Centinaia e centinaia di titoli e rarità compongono la collezione di Tomijiro Komiya (1897-1975). Cinefilo incallito, Komiya inizia a raccogliere e catalogare frammenti di film poco più che adolescente. Lo agevola la condizione ambientale in cui nasce e cresce: figlio di un ristoratore nel vivace distretto di Asakusa, Tokyo, Komiya viene fin da subito iniziato al cinema come avido spettatore. Alla fine di ogni proiezione, Komiya fa delle bizzarre richieste ai proiezionisti di sala: egli chiede a ciascuno un pezzetto del film appena visto, o addirittura la concessione di interi titoli, portandosi a casa dei preziosissimi positivi di pellicole.
Già da bambino, non si fa scappare nessuna occasione per guardare film europei al cinema, all’epoca i più distribuiti in Giappone. Ha all’incirca dieci anni quando vede il primo film nel cinema di Asakusa: “Come spettatori, eravamo totalmente assorbiti da queste fiabe avventurose e da certe commediole assurde. La sinossi del dramma era davvero molto semplice, l’ambientazione era scarna e l’accompagnamento musicale era grezzo, grossolano. La vicenda era più o meno questa: un vecchio astronomo, scopre una bellissima dea appollaiata su una stella e ordina al suo assistente di creare una gigantesca bolla di sapone. Entrandovi, sale in cielo ad esplorare il mondo delle stelle. Di ritorno a casa, precipita utilizzando un ombrello e, infine, atterra su una banderuola col simbolo della Pathé Frères. Al giorno d’oggi troveremmo tutto ciò al limite del patetico.

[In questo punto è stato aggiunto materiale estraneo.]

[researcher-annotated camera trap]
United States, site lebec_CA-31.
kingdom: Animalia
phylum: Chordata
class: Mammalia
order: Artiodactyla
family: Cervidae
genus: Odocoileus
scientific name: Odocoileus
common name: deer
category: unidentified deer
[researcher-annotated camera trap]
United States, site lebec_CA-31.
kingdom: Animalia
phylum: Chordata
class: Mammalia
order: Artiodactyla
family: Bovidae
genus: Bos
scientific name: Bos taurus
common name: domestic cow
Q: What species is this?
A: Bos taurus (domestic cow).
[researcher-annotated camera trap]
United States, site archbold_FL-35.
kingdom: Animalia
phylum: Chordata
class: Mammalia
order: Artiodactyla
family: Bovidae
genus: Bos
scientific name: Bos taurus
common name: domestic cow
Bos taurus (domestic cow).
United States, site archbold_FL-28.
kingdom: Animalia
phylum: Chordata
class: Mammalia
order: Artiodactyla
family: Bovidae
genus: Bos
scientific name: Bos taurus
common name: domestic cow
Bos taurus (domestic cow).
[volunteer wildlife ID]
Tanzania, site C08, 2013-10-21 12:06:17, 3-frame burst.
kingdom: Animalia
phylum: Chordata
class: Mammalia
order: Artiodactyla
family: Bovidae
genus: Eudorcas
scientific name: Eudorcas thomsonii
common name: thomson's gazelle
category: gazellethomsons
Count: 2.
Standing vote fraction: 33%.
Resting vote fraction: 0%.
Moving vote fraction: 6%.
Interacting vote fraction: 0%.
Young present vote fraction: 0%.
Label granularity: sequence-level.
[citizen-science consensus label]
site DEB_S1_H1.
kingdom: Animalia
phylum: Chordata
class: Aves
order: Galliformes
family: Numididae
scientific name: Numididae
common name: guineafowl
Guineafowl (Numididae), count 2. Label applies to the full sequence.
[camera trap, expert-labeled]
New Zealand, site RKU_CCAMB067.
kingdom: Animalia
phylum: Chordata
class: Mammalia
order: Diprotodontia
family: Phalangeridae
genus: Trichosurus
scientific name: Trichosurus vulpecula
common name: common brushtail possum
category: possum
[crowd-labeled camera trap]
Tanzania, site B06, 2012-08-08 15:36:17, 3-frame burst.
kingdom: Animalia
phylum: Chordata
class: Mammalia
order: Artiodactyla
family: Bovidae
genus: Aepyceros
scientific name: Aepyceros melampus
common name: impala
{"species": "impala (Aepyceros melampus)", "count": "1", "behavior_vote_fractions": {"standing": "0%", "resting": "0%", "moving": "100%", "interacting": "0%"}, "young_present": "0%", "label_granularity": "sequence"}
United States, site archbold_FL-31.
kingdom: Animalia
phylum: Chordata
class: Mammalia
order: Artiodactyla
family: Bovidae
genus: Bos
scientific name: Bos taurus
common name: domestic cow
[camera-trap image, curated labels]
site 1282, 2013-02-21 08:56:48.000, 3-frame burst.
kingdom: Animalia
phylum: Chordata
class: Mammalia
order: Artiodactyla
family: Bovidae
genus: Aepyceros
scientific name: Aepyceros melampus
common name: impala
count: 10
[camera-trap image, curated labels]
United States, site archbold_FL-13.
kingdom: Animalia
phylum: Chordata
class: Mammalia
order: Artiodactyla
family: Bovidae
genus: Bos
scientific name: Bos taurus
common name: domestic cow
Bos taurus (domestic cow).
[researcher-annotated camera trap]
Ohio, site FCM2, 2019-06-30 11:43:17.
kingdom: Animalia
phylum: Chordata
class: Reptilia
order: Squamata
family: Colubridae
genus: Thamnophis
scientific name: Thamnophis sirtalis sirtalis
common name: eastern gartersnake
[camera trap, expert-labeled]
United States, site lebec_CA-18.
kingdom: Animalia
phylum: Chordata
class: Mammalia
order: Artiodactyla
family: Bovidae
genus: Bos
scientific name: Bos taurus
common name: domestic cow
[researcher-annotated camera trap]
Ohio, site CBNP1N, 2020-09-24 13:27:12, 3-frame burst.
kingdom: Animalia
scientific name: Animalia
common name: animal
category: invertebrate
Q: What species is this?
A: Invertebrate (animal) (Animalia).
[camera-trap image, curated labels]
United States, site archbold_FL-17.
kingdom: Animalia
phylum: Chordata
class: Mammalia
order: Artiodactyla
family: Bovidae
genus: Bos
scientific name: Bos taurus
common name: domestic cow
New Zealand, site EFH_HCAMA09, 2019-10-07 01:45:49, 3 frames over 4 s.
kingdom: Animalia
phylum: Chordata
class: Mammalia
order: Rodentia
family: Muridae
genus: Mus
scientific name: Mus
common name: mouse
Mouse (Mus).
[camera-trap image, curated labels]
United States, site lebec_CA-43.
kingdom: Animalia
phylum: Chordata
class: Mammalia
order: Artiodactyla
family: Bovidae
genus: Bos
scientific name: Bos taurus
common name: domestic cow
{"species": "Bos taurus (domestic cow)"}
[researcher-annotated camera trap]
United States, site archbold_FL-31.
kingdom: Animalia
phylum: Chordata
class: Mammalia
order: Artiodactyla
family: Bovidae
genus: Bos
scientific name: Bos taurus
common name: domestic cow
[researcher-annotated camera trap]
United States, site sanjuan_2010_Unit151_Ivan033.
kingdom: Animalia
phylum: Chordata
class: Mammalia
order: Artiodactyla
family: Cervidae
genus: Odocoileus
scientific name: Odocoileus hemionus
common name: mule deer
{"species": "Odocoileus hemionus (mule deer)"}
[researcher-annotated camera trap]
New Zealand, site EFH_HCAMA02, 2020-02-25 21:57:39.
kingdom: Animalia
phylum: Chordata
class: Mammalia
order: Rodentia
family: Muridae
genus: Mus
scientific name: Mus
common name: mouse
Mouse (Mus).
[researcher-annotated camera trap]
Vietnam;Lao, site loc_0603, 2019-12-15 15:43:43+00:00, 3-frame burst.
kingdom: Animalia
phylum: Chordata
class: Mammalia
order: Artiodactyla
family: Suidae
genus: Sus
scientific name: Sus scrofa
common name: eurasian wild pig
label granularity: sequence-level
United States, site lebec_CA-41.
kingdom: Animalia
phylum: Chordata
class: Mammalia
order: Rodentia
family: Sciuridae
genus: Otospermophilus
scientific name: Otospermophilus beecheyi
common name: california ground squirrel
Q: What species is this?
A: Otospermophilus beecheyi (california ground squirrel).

Tuttavia, amo questo caro vecchio film”. Quel film è conosciuto oggi come Viaggio in una stella (1906) di Gaston Velle.
Ventenne, nel 1917, ha già raccolto e conservato centinaia di film degli anni Dieci provenienti dal Nordafrica, dalla Francia, dalla Germania e dall’Italia, quest’ultimo, a suo dire, il paese più eccitante dal punto di vista della ricchezza di storie e di generi. Purtroppo, come sappiamo, le condizioni generali di conservazione dei nitrati della prima metà del secolo scorso, non erano delle migliori, non vi era una regolamentazione internazionale e vi era una scarsa conoscenza dei rischi di decadimento del materiale delle pellicole. Così, se a Komiya va il merito di essere uno dei primi archivisti privati della storia del cinema, è anche vero che qualcuno, decenni dopo, ha dovuto compiere un’ulteriore impresa di salvataggio di tutte quelle pellicole che, presto o tardi, si sarebbero trasformate in polvere.
Ce lo insegna N. 9654, la raccolta di frammenti più significativa, curata e montata da Hiroshi Komatsu (National Film Archive of Japan) che nel 1988 apre la "scatola delle meraviglie" donatagli dal figlio di Komiya, Takashi. All’interno trova, per la maggior parte, copie lacunose di film, molte (troppe) irrecuperabili e ridotte in grave stato di decomposizione. Komatsu cerca di salvare il salvabile e taglia e cuce decine di frammenti, unendoli in quello che è diventato una specie di album di famiglia mondiale della durata di 21 minuti. Vediamo e riconosciamo volti familiari come quelli di Pina Menichelli, Diana Karenne, Gigetta Morano ed Eleuterio Rodolfi, gustiamo un repertorio di brevi scene di genere storico, onirico, idilliaco, sacro e sociale, avvicinandoci verso il finale celebrato da una rapidissima e luminosissima catena di fuochi d’artificio formata da intertitoli e didascalie. Graffi e logorazioni diventano parte della storia di questa collezione, a testimoniare tutti quei numerosi film che volevano essere salvati, ma non ce l’hanno fatta. Oggi, grazie a Tomijiro Komiya ne siamo un po’più consapevoli.